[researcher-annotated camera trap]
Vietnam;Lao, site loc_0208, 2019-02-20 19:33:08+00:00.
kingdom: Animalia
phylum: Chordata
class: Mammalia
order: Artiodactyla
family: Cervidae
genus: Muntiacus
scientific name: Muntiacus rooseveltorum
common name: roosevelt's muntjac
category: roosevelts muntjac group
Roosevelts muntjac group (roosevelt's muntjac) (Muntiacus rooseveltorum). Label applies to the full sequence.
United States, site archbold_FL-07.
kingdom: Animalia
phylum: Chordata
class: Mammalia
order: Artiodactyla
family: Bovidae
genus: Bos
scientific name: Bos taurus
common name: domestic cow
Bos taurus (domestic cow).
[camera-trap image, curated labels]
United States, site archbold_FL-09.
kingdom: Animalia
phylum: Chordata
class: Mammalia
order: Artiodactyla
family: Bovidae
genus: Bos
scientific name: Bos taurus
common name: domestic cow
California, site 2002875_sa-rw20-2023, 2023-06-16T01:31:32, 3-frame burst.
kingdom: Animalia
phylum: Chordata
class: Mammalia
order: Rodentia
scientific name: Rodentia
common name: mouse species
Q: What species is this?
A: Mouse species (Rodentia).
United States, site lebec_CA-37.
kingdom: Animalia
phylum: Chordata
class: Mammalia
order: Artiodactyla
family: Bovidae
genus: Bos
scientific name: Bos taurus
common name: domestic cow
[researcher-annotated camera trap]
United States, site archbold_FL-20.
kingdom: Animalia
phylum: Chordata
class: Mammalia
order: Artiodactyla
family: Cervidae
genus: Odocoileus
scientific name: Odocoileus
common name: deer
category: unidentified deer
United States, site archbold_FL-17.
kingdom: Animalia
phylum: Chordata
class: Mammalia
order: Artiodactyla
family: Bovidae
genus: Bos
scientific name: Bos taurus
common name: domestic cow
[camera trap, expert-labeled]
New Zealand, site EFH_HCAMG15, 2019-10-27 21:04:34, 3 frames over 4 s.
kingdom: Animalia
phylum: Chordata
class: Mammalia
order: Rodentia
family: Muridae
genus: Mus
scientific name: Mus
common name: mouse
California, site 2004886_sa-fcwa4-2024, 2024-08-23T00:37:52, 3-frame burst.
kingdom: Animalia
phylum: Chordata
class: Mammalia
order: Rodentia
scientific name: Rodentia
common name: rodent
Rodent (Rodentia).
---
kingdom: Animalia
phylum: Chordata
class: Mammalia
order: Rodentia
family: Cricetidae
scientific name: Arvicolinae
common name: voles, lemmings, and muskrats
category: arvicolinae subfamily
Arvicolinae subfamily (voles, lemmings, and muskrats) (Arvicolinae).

□ □ □

To do:
Out of the preceding entries, pull each line that contains the word "site".

Exercise answer:
Vietnam;Lao, site loc_0208, 2019-02-20 19:33:08+00:00.
United States, site archbold_FL-07.
United States, site archbold_FL-09.
California, site 2002875_sa-rw20-2023, 2023-06-16T01:31:32, 3-frame burst.
United States, site lebec_CA-37.
United States, site archbold_FL-20.
United States, site archbold_FL-17.
New Zealand, site EFH_HCAMG15, 2019-10-27 21:04:34, 3 frames over 4 s.
California, site 2004886_sa-fcwa4-2024, 2024-08-23T00:37:52, 3-frame burst.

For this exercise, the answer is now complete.